EXCERPT TO READ START
Rohrwacher: Lazzaro Felice (Happy as Lazzaro) (2018)
One of the most mercurial films to come out of this year’s Cannes Film Festival, Happy as Lazzaro continues the pastoral, fuzzy, granular outlook of Alice Rohrwacher’s previous films, but extends it in a new and unsettling direction. The film opens in the midst of a rural Italian community called Inviolata, where we follow a group of peasants as they go about their daily life as tobacco harvesters. Although Lazzaro, played by Adriano Tardiolo, is the supposed focus of the film, he takes a while to emerge from the collective rhythm of the labourers around him, and even then is a little too blank, and a little too vacant, to ever really feel like a main character, or even a character, in his own right. We first glimpse him in the opening shot, “gazing into the void” at the edge of the main peasant compound, in what turns out to be a fairly regular habit for him, part of a more general oddness that ensures that he is more or less left to his own devices while the workers around him go on with their daily rituals and routines. Those routines form the subject matter of the first thirty minutes or so of the film, as Rohrwacher immerses us in a feudal arrangement in which the workers all live, breathe and sleep in one mass, in pointed contrast to the Marquise Alfonsina, played by Nicoletta Braschi, and her son, the Marquis Tancredi, played by Luca Chikovani, who oversee the tobacco workers from a stone mansion built at the edge of the plantation.
EXCERPT TO READ END
DATA EXCERPTS START
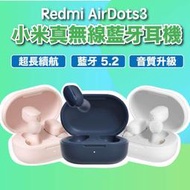 2021 小米 Redmi AirDots 3 真無線藍牙耳機 小米無線藍牙耳機 藍牙5.2 藍芽耳機 無線耳機 運動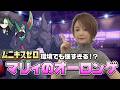 【ポケカ】このデッキ「いやらしい系」です！チクチクと刺していく「オーロンゲ」デッキと対戦してみた！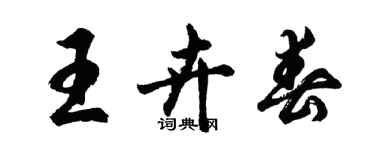 胡问遂王卉春行书个性签名怎么写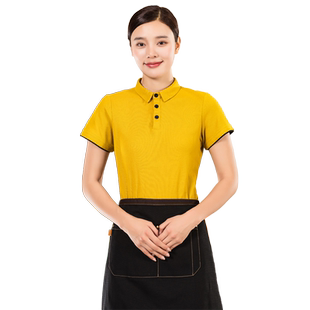 酒店服务员工作服女餐饮餐厅烧烤火锅水果奶茶店夏天短袖t恤定制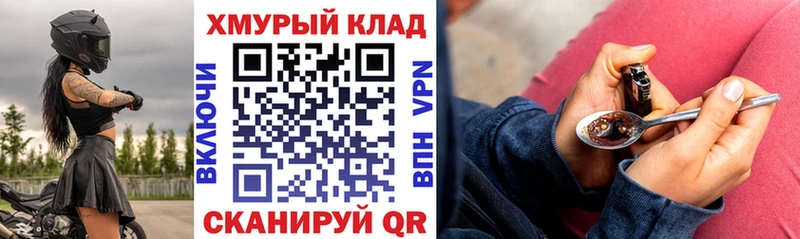 сколько стоит Боготол ГЕРОИН хмурый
DATA EXCERPTS END
AIM OF THE EXERCISE: Please repeat the review of Happy as Lazzaro word for word, from its title line to its final sentence. The entries above have no connection to the review.

RESPONSE TO THE TASK:
Rohrwacher: Lazzaro Felice (Happy as Lazzaro) (2018)
One of the most mercurial films to come out of this year’s Cannes Film Festival, Happy as Lazzaro continues the pastoral, fuzzy, granular outlook of Alice Rohrwacher’s previous films, but extends it in a new and unsettling direction. The film opens in the midst of a rural Italian community called Inviolata, where we follow a group of peasants as they go about their daily life as tobacco harvesters. Although Lazzaro, played by Adriano Tardiolo, is the supposed focus of the film, he takes a while to emerge from the collective rhythm of the labourers around him, and even then is a little too blank, and a little too vacant, to ever really feel like a main character, or even a character, in his own right. We first glimpse him in the opening shot, “gazing into the void” at the edge of the main peasant compound, in what turns out to be a fairly regular habit for him, part of a more general oddness that ensures that he is more or less left to his own devices while the workers around him go on with their daily rituals and routines. Those routines form the subject matter of the first thirty minutes or so of the film, as Rohrwacher immerses us in a feudal arrangement in which the workers all live, breathe and sleep in one mass, in pointed contrast to the Marquise Alfonsina, played by Nicoletta Braschi, and her son, the Marquis Tancredi, played by Luca Chikovani, who oversee the tobacco workers from a stone mansion built at the edge of the plantation.